Viral hepatitis and Parkinson disease: A national record-linkage study.

Author information

1
From the Unit of Health-Care Epidemiology (J.P., R.G., M.G.), Nuffield Department of Population Health, University of Oxford; and UCL Institute of Neurology (A.N., M.S., S.M., A.S., A.L.), Queen Square, London, UK.
2
From the Unit of Health-Care Epidemiology (J.P., R.G., M.G.), Nuffield Department of Population Health, University of Oxford; and UCL Institute of Neurology (A.N., M.S., S.M., A.S., A.L.), Queen Square, London, UK. michael.goldacre@dph.ox.ac.uk.

Abstract

OBJECTIVE:

To study associations between viral hepatitis and Parkinson disease (PD).

METHODS:

A retrospective cohort study was done by analyzing linked English National Hospital Episode Statistics and mortality data (1999-2011).
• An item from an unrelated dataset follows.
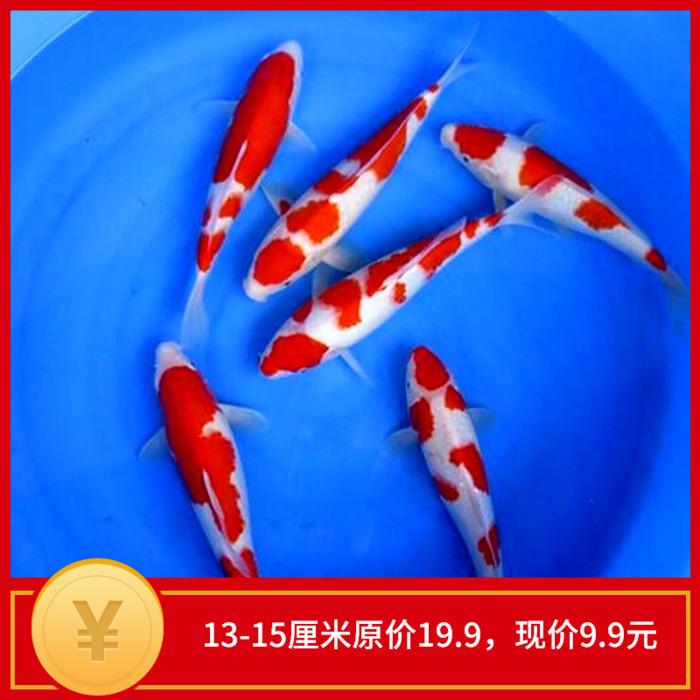 日本纯种进口 红白活体锦鲤鱼苗 观赏鱼 冷水鱼金鱼69包邮鱼饲料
Cohorts of individuals with hepatitis B, hepatitis C, autoimmune hepatitis, chronic active hepatitis, and HIV were constructed, and compared to a reference cohort for subsequent rates of PD.

RESULTS:

The standardized rate ratio (RR) of PD following hepatitis B was 1.76 (95% confidence interval [CI] 1.28-2.37) (p < 0.001), based on 44 observed compared with 25 expected cases. The RR of PD following hepatitis C was 1.51 (95% CI, 1.18-1.9) (p < 0.001), based on 48.5 expected and 73 observed cases. There was no significant association between autoimmune hepatitis, chronic active hepatitis or HIV, and subsequent PD. When including only those episodes of care for PD that occurred first at least 1 year following each exposure condition, the RR for hepatitis B and hepatitis C were 1.82 (1.29-2.5) and 1.43 (1.09-1.84), respectively.

CONCLUSIONS:

We report strong evidence in favor of an elevation of rates of subsequent PD in patients with hepatitis B and hepatitis C. These findings may be explained by factors peculiar to viral hepatitis, but whether it reflects consequences of infection, shared disease mechanisms, or the result of antiviral treatment remains to be elucidated. Further work is needed to confirm this association and to investigate pathophysiologic pathways, potentially advancing etiologic understanding of PD more broadly.

PMID:
28356465
DOI:
10.1212/WNL.0000000000003848
[Indexed for MEDLINE]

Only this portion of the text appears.